Reproduce all of the material below word for word, keeping every line in its original order.
^^^^^^^^^^^^^^^^
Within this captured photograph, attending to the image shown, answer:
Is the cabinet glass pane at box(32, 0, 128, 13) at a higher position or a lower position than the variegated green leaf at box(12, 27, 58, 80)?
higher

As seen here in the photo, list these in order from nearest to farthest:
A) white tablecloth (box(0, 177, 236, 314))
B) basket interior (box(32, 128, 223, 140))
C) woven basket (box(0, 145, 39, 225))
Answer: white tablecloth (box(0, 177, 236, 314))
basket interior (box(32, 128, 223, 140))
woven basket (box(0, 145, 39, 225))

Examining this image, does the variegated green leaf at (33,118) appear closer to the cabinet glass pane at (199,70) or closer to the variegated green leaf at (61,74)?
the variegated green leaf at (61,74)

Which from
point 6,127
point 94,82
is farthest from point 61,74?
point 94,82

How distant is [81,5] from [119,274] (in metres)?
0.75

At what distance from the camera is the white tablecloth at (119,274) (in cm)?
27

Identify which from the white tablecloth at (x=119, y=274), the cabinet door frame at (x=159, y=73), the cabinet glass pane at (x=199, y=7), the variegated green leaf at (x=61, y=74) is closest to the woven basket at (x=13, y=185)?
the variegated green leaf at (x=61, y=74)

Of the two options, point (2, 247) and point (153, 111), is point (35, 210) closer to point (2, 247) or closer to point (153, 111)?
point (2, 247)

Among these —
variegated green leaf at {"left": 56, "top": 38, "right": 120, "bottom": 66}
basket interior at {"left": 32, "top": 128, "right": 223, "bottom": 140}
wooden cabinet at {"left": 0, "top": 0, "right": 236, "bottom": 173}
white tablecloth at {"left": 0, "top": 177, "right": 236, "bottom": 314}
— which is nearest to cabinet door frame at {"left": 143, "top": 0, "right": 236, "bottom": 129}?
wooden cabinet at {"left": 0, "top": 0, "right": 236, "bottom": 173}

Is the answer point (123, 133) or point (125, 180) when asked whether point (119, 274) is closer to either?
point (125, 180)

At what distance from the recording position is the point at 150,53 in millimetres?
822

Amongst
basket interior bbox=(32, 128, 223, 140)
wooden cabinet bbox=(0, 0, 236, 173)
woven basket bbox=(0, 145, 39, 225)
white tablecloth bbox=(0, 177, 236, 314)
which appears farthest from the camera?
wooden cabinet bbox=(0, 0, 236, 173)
^^^^^^^^^^^^^^^^
• **The answer**
Within this captured photograph, attending to the image shown, answer:
Is the cabinet glass pane at box(32, 0, 128, 13) at a higher position or a lower position than the variegated green leaf at box(12, 27, 58, 80)?
higher

As seen here in the photo, list these in order from nearest to farthest:
A) white tablecloth (box(0, 177, 236, 314))
B) basket interior (box(32, 128, 223, 140))
C) woven basket (box(0, 145, 39, 225))
Answer: white tablecloth (box(0, 177, 236, 314))
basket interior (box(32, 128, 223, 140))
woven basket (box(0, 145, 39, 225))

Examining this image, does the variegated green leaf at (33,118) appear closer to the cabinet glass pane at (199,70) or closer to the variegated green leaf at (61,74)?
the variegated green leaf at (61,74)

Which from
point 6,127
point 94,82
is farthest from point 61,74?
point 94,82

How distant is [81,5] from [119,274] (in metres)?
0.75

At what distance from the camera is the white tablecloth at (119,274) (in cm)?
27

Identify which from the white tablecloth at (x=119, y=274), the cabinet door frame at (x=159, y=73), the cabinet glass pane at (x=199, y=7), the variegated green leaf at (x=61, y=74) is closest to the woven basket at (x=13, y=185)?
the variegated green leaf at (x=61, y=74)

Of the two options, point (2, 247) and point (153, 111), is point (35, 210) closer to point (2, 247) or closer to point (153, 111)?
point (2, 247)

Among these —
variegated green leaf at {"left": 56, "top": 38, "right": 120, "bottom": 66}
basket interior at {"left": 32, "top": 128, "right": 223, "bottom": 140}
wooden cabinet at {"left": 0, "top": 0, "right": 236, "bottom": 173}
white tablecloth at {"left": 0, "top": 177, "right": 236, "bottom": 314}
— which is nearest to cabinet door frame at {"left": 143, "top": 0, "right": 236, "bottom": 129}?
wooden cabinet at {"left": 0, "top": 0, "right": 236, "bottom": 173}

Is the answer point (123, 133) or point (125, 180) when asked whether point (119, 274) is closer to either?
point (125, 180)

At what distance from the recording position is the point at 150,53 in millimetres?
822

Amongst
basket interior bbox=(32, 128, 223, 140)
wooden cabinet bbox=(0, 0, 236, 173)
woven basket bbox=(0, 145, 39, 225)
white tablecloth bbox=(0, 177, 236, 314)
which appears farthest from the camera?
wooden cabinet bbox=(0, 0, 236, 173)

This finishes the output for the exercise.